* _RECORDS FOR THIS EXERCISE_:
___

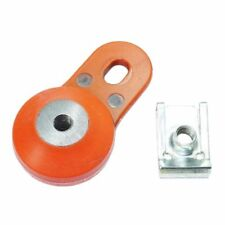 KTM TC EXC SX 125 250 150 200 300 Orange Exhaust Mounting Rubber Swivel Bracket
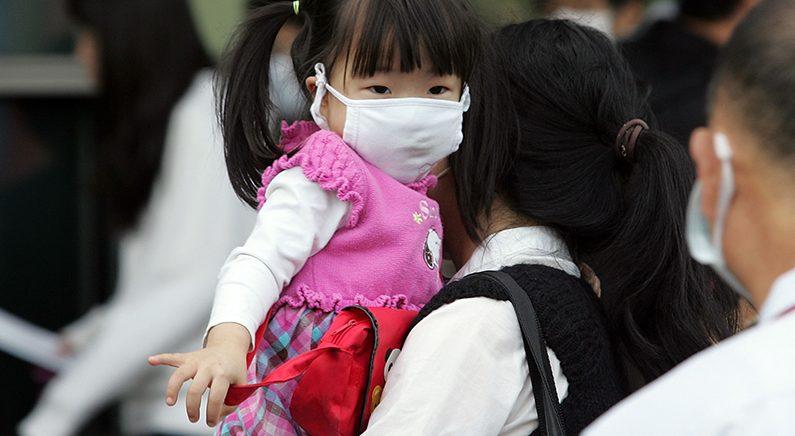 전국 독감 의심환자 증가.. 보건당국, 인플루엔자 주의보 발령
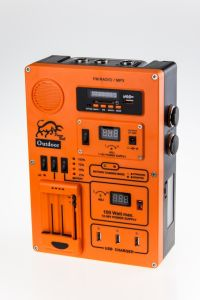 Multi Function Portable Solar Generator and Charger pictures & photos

___

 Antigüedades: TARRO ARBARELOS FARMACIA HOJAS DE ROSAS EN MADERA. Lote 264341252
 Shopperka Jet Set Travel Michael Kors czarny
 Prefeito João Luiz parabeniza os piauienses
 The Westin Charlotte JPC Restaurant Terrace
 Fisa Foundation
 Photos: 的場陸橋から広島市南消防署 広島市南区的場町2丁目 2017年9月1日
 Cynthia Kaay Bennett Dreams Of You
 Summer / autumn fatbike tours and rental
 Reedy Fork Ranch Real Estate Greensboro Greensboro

___

* _WHAT YOU WILL DO_: In the listing above, find the line containing "KTM TC EXC SX" and the line containing "Multi Function Portable"; print those lines and every line between them exactly, leaving out pictures.

* _EXERCISE OUTPUT_:
 KTM TC EXC SX 125 250 150 200 300 Orange Exhaust Mounting Rubber Swivel Bracket
 전국 독감 의심환자 증가.. 보건당국, 인플루엔자 주의보 발령
 Multi Function Portable Solar Generator and Charger pictures & photos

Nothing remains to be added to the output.